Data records
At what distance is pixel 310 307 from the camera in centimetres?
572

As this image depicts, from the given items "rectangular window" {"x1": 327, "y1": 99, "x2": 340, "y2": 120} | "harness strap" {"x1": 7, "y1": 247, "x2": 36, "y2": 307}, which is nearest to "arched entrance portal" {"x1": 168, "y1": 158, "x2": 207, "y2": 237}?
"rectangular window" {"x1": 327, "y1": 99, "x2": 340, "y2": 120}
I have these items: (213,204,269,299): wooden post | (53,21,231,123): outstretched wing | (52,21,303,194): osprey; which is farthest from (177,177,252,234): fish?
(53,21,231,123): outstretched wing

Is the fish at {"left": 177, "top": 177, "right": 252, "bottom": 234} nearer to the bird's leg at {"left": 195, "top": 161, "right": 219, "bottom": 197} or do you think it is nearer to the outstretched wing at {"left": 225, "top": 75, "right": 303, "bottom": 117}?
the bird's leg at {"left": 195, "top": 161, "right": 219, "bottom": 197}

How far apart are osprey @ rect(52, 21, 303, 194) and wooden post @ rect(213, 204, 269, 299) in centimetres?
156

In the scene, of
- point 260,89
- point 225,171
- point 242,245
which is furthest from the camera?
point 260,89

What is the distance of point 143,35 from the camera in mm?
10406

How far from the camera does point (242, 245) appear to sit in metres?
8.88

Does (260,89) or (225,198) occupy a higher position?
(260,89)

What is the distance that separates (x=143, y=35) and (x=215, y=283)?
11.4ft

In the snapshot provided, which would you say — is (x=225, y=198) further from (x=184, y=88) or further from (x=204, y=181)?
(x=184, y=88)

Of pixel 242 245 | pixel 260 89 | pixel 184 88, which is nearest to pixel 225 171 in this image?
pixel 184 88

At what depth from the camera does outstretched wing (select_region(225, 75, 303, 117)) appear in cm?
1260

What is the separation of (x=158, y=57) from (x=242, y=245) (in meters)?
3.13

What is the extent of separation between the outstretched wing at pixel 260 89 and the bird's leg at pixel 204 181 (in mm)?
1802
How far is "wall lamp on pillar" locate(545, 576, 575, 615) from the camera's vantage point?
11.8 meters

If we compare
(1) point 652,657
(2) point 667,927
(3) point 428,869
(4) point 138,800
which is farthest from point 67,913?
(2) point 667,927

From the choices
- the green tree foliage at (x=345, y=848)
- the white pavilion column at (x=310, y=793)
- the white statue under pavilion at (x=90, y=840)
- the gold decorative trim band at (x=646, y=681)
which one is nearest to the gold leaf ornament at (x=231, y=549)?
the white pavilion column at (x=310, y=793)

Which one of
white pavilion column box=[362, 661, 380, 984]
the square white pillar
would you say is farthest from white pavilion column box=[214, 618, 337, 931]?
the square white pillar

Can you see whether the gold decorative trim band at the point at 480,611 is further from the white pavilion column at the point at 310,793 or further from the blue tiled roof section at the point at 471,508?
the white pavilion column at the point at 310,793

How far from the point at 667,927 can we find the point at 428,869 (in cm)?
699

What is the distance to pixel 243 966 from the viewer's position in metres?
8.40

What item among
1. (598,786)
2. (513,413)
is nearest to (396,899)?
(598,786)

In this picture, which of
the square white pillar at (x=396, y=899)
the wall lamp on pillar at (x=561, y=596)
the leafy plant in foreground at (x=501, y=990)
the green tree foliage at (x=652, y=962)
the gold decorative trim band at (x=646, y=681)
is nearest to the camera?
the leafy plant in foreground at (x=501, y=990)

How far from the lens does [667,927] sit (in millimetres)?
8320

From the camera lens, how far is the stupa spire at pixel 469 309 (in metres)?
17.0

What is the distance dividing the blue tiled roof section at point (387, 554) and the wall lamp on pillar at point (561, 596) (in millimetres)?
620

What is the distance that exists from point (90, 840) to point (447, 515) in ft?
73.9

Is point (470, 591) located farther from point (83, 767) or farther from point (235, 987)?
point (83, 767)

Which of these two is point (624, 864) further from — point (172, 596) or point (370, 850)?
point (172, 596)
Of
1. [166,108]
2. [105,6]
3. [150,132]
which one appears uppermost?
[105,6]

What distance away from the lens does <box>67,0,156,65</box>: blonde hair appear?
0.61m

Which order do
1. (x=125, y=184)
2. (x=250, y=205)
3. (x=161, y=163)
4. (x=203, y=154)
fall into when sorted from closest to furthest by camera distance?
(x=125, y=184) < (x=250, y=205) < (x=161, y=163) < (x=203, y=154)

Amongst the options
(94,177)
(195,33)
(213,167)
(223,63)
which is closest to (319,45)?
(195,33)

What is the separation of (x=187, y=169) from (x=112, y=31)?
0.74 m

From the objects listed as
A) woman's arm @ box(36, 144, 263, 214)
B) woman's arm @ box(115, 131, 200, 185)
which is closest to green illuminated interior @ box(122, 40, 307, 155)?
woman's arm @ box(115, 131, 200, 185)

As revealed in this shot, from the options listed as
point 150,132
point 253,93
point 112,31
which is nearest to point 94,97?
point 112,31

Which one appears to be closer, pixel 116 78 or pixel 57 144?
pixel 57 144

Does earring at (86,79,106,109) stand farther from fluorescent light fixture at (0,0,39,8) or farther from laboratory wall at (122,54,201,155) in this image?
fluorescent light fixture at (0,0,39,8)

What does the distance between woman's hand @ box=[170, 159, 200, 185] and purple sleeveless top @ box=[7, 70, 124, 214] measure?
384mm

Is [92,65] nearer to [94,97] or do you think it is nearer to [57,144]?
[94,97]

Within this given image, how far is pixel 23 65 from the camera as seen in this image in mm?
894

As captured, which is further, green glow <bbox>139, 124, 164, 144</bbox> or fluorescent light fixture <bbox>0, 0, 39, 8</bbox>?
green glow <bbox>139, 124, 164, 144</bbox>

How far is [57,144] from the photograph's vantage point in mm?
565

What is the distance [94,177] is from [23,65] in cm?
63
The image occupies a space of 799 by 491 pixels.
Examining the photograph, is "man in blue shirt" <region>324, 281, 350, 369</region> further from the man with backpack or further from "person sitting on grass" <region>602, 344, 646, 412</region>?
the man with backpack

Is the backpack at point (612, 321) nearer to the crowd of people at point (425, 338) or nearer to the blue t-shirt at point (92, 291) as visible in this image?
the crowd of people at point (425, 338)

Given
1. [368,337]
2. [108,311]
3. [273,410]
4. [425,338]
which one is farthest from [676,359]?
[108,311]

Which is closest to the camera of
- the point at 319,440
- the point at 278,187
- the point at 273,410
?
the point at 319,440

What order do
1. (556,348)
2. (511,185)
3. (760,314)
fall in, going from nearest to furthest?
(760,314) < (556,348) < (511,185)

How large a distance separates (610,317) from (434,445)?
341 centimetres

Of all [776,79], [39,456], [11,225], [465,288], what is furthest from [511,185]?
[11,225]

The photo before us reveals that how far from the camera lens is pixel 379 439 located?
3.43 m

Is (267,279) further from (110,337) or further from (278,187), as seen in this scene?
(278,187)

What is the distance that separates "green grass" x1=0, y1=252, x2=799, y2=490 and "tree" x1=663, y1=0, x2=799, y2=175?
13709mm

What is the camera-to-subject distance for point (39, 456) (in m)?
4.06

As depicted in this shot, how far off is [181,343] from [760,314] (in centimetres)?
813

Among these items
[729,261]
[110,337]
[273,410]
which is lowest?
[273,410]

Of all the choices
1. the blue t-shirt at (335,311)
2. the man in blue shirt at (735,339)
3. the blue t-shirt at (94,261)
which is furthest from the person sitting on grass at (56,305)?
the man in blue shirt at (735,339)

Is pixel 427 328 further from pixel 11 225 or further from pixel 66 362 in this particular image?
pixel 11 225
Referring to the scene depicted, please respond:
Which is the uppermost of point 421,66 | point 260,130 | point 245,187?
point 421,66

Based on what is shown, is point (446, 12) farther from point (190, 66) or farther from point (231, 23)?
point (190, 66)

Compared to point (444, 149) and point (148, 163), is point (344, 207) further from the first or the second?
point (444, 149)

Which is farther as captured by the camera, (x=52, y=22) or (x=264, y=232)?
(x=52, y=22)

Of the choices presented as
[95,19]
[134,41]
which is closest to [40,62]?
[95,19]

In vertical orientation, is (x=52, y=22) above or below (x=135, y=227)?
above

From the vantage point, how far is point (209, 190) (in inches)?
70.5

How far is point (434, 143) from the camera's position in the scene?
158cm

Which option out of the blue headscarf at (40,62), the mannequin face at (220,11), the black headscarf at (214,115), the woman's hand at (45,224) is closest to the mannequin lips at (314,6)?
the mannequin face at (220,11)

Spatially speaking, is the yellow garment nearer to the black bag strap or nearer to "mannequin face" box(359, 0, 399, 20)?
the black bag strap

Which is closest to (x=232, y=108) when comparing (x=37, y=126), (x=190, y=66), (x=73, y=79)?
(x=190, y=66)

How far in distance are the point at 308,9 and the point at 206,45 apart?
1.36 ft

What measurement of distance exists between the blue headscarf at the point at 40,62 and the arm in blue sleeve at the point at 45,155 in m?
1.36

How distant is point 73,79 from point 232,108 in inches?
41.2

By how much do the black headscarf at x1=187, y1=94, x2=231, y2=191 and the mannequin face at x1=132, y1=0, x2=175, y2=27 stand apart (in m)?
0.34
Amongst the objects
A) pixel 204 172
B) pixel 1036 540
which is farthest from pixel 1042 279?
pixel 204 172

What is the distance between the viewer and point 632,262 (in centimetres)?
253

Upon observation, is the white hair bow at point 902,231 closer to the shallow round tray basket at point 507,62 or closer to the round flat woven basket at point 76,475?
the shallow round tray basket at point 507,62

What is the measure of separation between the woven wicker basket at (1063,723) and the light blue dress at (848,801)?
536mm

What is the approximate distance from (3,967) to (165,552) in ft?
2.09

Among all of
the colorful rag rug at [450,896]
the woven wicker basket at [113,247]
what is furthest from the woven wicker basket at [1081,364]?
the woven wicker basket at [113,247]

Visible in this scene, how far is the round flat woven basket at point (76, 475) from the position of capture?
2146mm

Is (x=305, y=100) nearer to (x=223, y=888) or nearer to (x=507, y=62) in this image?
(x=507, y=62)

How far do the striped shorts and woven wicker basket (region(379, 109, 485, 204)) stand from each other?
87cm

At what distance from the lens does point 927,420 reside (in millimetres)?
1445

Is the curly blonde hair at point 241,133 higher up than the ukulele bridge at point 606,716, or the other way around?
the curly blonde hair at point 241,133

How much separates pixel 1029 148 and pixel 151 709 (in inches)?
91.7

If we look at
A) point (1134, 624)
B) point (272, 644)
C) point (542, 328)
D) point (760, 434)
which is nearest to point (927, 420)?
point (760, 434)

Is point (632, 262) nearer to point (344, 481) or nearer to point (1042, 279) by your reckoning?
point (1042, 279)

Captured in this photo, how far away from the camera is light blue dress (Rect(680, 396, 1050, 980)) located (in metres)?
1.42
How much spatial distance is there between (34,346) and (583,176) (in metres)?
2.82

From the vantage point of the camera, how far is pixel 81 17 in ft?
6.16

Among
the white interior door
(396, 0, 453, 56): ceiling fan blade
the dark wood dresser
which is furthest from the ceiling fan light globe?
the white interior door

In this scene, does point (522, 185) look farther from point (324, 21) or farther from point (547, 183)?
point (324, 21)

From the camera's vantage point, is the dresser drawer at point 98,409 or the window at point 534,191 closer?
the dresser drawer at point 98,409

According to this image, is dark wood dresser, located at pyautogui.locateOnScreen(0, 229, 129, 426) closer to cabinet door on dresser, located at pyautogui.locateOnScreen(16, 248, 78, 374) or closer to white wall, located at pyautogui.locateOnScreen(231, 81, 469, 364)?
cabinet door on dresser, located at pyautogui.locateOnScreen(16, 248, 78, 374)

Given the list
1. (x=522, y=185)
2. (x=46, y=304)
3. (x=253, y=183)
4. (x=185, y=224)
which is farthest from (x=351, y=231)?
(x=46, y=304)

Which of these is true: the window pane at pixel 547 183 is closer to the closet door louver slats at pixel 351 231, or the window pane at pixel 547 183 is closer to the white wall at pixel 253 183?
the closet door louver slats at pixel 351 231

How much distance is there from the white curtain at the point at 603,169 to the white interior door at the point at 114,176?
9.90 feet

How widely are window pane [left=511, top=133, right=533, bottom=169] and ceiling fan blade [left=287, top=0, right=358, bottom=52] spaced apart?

*What to do*
Each line from the one containing "Given the list" to the end of the listing above should be copied exactly, and nothing else.

*Response to the task*
Given the list
1. (x=522, y=185)
2. (x=46, y=304)
3. (x=253, y=183)
4. (x=185, y=224)
which is farthest from (x=351, y=231)?
(x=46, y=304)

Which of these is true: the window pane at pixel 547 183 is closer to the closet door louver slats at pixel 351 231, or the window pane at pixel 547 183 is closer to the white wall at pixel 253 183?
the closet door louver slats at pixel 351 231

How much distance is there from the white curtain at the point at 603,169 to the white interior door at the point at 114,176?
9.90 feet

How widely are window pane [left=511, top=133, right=533, bottom=169] and ceiling fan blade [left=287, top=0, right=358, bottom=52] spaced apart?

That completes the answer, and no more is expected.